L’offensiva dell’opposizione arriva in un momento particolarmente delicato per Sánchez, alle prese con polemiche e scandali che stanno alimentando il dibattito politico spagnolo. I Popolari, guidati da Alberto Núñez Feijóo, vedono nell’attuale fase un’occasione per rilanciare la propria sfida al governo e tentare di conquistare il consenso degli elettori in vista dei prossimi appuntamenti politici.
Tra le voci più critiche c’è quella di Borja Sémper, vicesegretario del Partito Popolare e figura storica della politica spagnola. Tornato in Parlamento dopo una lunga assenza dovuta a una malattia, Sémper è oggi uno dei più duri oppositori del premier socialista. Da anni critica le alleanze costruite da Sánchez per mantenere la maggioranza parlamentare, in particolare quelle con i partiti indipendentisti e con EH Bildu, formazione politica nata dalle ceneri dell’area politica vicina all’organizzazione separatista basca ETA.
Per il Partito Popolare, proprio queste alleanze rappresentano uno dei punti più controversi dell’azione di governo. I conservatori accusano Sánchez di aver sacrificato principi e coerenza politica pur di restare al potere. Un’accusa che il premier respinge, rivendicando invece la necessità di costruire maggioranze parlamentari in un sistema politico sempre più frammentato.
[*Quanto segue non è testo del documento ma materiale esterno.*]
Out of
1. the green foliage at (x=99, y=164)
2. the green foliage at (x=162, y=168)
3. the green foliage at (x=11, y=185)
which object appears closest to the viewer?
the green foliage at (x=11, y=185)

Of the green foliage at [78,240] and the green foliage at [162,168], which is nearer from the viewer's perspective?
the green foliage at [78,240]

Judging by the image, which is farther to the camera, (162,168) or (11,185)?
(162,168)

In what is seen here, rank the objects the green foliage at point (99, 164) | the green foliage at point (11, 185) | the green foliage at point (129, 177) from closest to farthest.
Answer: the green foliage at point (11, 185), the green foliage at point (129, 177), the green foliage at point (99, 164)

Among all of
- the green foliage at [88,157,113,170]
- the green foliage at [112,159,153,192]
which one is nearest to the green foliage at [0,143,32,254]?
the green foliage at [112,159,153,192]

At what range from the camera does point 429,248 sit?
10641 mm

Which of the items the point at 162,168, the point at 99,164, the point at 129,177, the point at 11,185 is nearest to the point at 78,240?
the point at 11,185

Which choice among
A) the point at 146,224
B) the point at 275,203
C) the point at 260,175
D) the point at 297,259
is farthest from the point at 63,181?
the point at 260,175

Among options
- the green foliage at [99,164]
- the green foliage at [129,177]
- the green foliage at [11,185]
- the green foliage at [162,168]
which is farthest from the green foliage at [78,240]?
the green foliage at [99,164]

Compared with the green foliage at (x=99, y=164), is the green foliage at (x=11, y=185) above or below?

Nonostante le richieste di dimissioni e l’intensificarsi degli attacchi dell’opposizione, Sánchez non sembra intenzionato a fare passi indietro. Al contrario, il governo punta a rilanciare la propria azione politica mettendo al centro temi economici e sociali. Tra le carte che il premier intende giocare ci sono gli aumenti salariali, le misure a sostegno del potere d’acquisto delle famiglie e le politiche sociali che negli ultimi anni hanno rappresentato uno dei principali punti di forza dell’esecutivo socialista.
Il clima politico a Madrid resta quindi particolarmente teso. Da una parte c’è un’opposizione che ritiene conclusa l’esperienza di governo di Sánchez e cerca di capitalizzare le difficoltà dell’esecutivo. Dall’altra c’è un premier che continua a difendere la propria maggioranza e che punta sui risultati economici per convincere gli elettori.
La sfida politica spagnola entra così in una fase decisiva. I prossimi mesi diranno se la strategia del governo riuscirà a contenere l’assedio delle opposizioni oppure se le difficoltà politiche finiranno per indebolire ulteriormente la posizione del leader socialista.